> [Exercise goal]
Pick up the CUDA texture memory post right after its last line and keep writing the program.

> [Text excerpt]
---+---

I wrote following code to see how to use texture memory for 1D array.but tex1D function is not fetching the value from array for corresponding thread id.Please correct this code and tell me how to use texture memory for 1D array efficiently and effectively.
__global__ void sum(float *b,cudaTextureObject_t texObj)
{
b[threadIdx.x]=tex1D<float>(texObj,threadIdx.x);
//printf("\n%f\n",tex1Dfetch<float>(texObj,threadIdx.x));
}
int main()
{
float *a,*b;
float *d_a,*d_b;
int i;
a=(float*)malloc(sizeof(float)*5);
b=(float*)malloc(sizeof(float)*5);
for(i=0;i<5;i++)

---+---

> [Provided data]
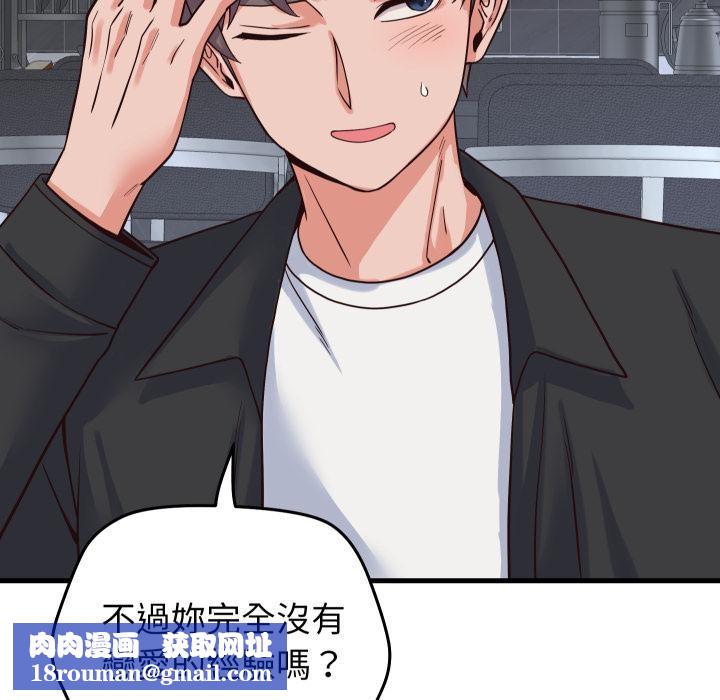 少爷的替身第44話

---+---

> [Solved exercise]
a[i]=i;
cudaChannelFormatDesc channelDesc =cudaCreateChannelDesc(32, 0, 0, 0,cudaChannelFormatKindFloat);
cudaArray* cuArray;
cudaMallocArray(&cuArray, &channelDesc, 5, 0);
cudaMemcpyToArray(cuArray, 0, 0, a,sizeof(float)*5,cudaMemcpyHostToDevice);
struct cudaResourceDesc resDesc;
memset(&resDesc, 0, sizeof(resDesc));
resDesc.resType = cudaResourceTypeArray;
resDesc.res.array.array = cuArray;
struct cudaTextureDesc texDesc;
memset(&texDesc, 0, sizeof(texDesc));
texDesc.addressMode[0] = cudaAddressModeWrap;
texDesc.addressMode[1] = cudaAddressModeWrap;
texDesc.filterMode = cudaFilterModeLinear;
texDesc.readMode = cudaReadModeElementType;
texDesc.normalizedCoords = 1;
// Create texture object
cudaTextureObject_t texObj = 0;
cudaCreateTextureObject(&texObj, &resDesc, &texDesc, NULL);
cudaMalloc(&d_b, 5* sizeof(float));
sum<<<1,5>>>(d_b,texObj);
// Free device memory
cudaMemcpy(b,d_b,sizeof(float),cudaMemcpyDeviceToHost);
for(i=0;i<5;i++)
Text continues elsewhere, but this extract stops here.